BEGIN Provided records

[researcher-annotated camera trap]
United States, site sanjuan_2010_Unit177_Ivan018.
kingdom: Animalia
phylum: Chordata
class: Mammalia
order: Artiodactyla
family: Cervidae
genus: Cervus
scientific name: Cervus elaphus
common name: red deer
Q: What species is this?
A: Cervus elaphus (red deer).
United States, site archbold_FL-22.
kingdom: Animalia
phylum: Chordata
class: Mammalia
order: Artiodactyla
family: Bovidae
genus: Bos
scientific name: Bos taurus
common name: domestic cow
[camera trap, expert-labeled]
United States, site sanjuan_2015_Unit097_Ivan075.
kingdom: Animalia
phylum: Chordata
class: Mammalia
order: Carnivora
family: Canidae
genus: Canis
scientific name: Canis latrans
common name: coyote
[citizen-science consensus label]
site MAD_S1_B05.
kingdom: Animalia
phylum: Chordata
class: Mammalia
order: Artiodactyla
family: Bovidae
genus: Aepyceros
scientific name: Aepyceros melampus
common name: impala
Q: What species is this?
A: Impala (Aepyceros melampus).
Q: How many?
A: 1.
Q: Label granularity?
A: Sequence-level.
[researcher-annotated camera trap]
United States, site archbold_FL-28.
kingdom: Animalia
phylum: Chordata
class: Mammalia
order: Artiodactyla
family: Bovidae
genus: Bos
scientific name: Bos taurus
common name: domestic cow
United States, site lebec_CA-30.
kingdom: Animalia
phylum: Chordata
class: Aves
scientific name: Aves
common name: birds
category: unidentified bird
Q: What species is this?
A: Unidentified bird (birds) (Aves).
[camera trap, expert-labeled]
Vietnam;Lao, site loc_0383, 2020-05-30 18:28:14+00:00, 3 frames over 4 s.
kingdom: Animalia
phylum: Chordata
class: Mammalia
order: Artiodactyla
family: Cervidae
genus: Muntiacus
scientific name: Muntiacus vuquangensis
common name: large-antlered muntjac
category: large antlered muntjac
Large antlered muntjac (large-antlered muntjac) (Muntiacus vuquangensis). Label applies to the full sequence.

END Provided records

• **Work to be completed**
The expected response reproduces all of the data precisely.

• **Task answer**
[researcher-annotated camera trap]
United States, site sanjuan_2010_Unit177_Ivan018.
kingdom: Animalia
phylum: Chordata
class: Mammalia
order: Artiodactyla
family: Cervidae
genus: Cervus
scientific name: Cervus elaphus
common name: red deer
Q: What species is this?
A: Cervus elaphus (red deer).
United States, site archbold_FL-22.
kingdom: Animalia
phylum: Chordata
class: Mammalia
order: Artiodactyla
family: Bovidae
genus: Bos
scientific name: Bos taurus
common name: domestic cow
[camera trap, expert-labeled]
United States, site sanjuan_2015_Unit097_Ivan075.
kingdom: Animalia
phylum: Chordata
class: Mammalia
order: Carnivora
family: Canidae
genus: Canis
scientific name: Canis latrans
common name: coyote
[citizen-science consensus label]
site MAD_S1_B05.
kingdom: Animalia
phylum: Chordata
class: Mammalia
order: Artiodactyla
family: Bovidae
genus: Aepyceros
scientific name: Aepyceros melampus
common name: impala
Q: What species is this?
A: Impala (Aepyceros melampus).
Q: How many?
A: 1.
Q: Label granularity?
A: Sequence-level.
[researcher-annotated camera trap]
United States, site archbold_FL-28.
kingdom: Animalia
phylum: Chordata
class: Mammalia
order: Artiodactyla
family: Bovidae
genus: Bos
scientific name: Bos taurus
common name: domestic cow
United States, site lebec_CA-30.
kingdom: Animalia
phylum: Chordata
class: Aves
scientific name: Aves
common name: birds
category: unidentified bird
Q: What species is this?
A: Unidentified bird (birds) (Aves).
[camera trap, expert-labeled]
Vietnam;Lao, site loc_0383, 2020-05-30 18:28:14+00:00, 3 frames over 4 s.
kingdom: Animalia
phylum: Chordata
class: Mammalia
order: Artiodactyla
family: Cervidae
genus: Muntiacus
scientific name: Muntiacus vuquangensis
common name: large-antlered muntjac
category: large antlered muntjac
Large antlered muntjac (large-antlered muntjac) (Muntiacus vuquangensis). Label applies to the full sequence.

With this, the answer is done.